Socialize:



MAC SABBATH

The Middle East Downstairs
Cambridge, Mass.
March 22, 2016
Opening:
White Dynomite, The Humanoids

Setlist:
More Ribs
Chicken for the Slaves
Brand of Doom
N.I.B.B.L.E.
Sweet Beef
Zipper Up the Uniform
Lord of the Swirl
Organic Funeral
Frying Pan
Cherries are Fruits

Encore:
Pair-A-Buns


Mac Sabbath's demented metal vision comes to Cambridge

By NICK TAVARES
STATIC and FEEDBACK Editor


Flashing lights, heavy droning, amps buzzing. The club is dark and heavy. After the first song, in a distorted voice, the singer tells the crowd:

“We are Mac Sabbath, the four fathers of drive-thru metal.”

From there, four twisted creatures from the advertising department of McDonald’s launch into another riff from the Black Sabbath cannon. And my friends and I are in hysterics and howling.

It’s surreal. The sirens are blaring as the red and yellow banner falls in Cambridge’s Middle East club, and there’s a demonic Ronald Osborne in a straight jacket stalking the stage flanked by Slayer McCheeze and GrimAlice (topped off with an undersized Lemmy hat). Then they launch into “More Ribs,” a note-perfect reading of Black Sabbath’s “War Pigs” but of course twisted into a demented take on the McRib.

No amount of words can truly do justice to how ridiculous the Mac Sabbath experience is. Ronald motions with his frying pan and Chicken McNuggets and squirts ketchup and mustard bottles into the crowd, and all his gestures are so perfectly Ozzy, down to the clapping and a demonic “HA HA HA” that punctuates every other sentence. Towards the end of the night, he pulled a rubber bat out of his frying pan before lurching into “Cherries are Fruits,” an ode to McDonald’s long-deceased cherry pie twisted out of Sabbath’s “Fairies Wear Boots.”

And the way these two sets of tropes intermingled was brilliant. Three or four songs came crashing to a close with drawn-out, metalized versions of the “I’m Lovin’ It” jingle, and it was all delivered at a deafening level, Ronald cackling while the guitars drone amid Ronald McDonald’s plastic, severed head, spiked on each side of the stage, smiles out onto the crowd.

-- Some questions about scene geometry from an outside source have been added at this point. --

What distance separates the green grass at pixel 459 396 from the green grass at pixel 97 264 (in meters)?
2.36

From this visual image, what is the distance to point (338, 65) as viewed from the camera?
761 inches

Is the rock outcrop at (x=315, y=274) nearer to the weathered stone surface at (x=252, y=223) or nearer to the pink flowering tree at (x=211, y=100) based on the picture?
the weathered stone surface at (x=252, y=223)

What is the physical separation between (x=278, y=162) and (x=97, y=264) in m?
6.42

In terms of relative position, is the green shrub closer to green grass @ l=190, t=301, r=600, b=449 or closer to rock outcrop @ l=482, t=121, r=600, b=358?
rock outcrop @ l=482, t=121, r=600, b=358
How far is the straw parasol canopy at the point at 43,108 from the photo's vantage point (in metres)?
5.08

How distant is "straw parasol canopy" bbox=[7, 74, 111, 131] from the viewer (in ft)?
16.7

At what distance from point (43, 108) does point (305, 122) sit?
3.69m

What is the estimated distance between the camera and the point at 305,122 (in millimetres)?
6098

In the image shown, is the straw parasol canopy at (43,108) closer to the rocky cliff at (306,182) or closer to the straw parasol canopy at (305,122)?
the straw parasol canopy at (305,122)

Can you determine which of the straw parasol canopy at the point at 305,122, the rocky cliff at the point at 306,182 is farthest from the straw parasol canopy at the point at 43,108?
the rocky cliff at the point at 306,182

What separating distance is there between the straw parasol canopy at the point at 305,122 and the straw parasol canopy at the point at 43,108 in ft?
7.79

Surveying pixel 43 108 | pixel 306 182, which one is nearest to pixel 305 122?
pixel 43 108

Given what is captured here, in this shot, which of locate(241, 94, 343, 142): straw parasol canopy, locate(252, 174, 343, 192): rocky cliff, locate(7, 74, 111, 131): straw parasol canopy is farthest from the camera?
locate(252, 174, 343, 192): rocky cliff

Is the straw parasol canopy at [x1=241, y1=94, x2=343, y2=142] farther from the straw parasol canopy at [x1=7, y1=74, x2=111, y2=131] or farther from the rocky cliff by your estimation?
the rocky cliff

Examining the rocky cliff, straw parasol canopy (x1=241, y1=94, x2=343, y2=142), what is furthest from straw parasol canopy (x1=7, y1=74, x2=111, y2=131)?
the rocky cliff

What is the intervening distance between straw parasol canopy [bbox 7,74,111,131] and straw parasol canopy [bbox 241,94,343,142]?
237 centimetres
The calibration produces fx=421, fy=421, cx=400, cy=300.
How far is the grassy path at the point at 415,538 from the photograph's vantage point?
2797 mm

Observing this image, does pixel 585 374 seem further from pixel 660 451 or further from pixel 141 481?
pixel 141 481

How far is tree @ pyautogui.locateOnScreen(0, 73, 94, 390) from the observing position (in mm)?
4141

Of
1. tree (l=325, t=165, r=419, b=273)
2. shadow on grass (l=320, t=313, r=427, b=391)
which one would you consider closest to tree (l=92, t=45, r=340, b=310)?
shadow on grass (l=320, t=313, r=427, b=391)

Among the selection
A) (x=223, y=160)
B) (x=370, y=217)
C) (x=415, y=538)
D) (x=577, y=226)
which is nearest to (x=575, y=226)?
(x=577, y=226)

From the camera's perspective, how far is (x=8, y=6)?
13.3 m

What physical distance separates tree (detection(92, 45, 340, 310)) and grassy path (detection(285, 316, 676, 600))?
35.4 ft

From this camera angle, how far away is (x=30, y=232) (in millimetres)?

It’s not as if Black Sabbath is the most ridiculous metal band in the world and ripe to be parodied, but because the music is so revered, so heavy, so doom-laden, turning it into this ridiculous spectacle based on the most disposable of all our cemented social institutions makes it hilarious from top to bottom. Where Grimace was Ronald McDonald’s dopey friend bouncing along with the Fry Guys, now he’s the demented GrimAlice with a receding hairline ripping off the solo that kickstarts “N.I.B.B.L.E.”

That introduction was note-perfect and true to the enormous sound of the source material. As a band, they nail the Sabbath sound. It’s tight and heavy and pulsates through the room. Turn your back and block out the lyrics on Happy Meals and rancid beef and they’d be one of the better cover bands around. It’s that devotion to the music that, paired with the unflinching bit on tearing apart beloved fast food commercials, makes the entire show unbelievable.

And they miss nothing. Ronald pretends to vomit into a bucket only to throw its actual contents — confetti — into the crowd. They lampoon every other band that’s apparently their competition, thanking the crowd for not seeing Cinnabon Jovi and Dairy Queensryche. This entire exercised was capped off when two giant inflatable hamburgers came bouncing on top of the crowd, and a legitimate mosh pit formed for the closing “Pair-a-buns” — Ronald declared this more Mac Flag than Mac Sabbath, but still just as ridiculous and just as stupidly fun. When he started crowdsurfing and I saw he was wearing oversized clown shoes, I lost it. They hadn’t left a single aspect of this gag uncovered.

At the end of a long night, after stopping for pizza and stumbling home, we all crashed on the couch and watched dumb cartoons until the buzz started to wear off. We were exhausted by the spectacle and had no idea what to say, but we agreed that seeing Mac Sabbath in 2016 is probably a lot better and a lot more fun than seeing Black Sabbath in 2016.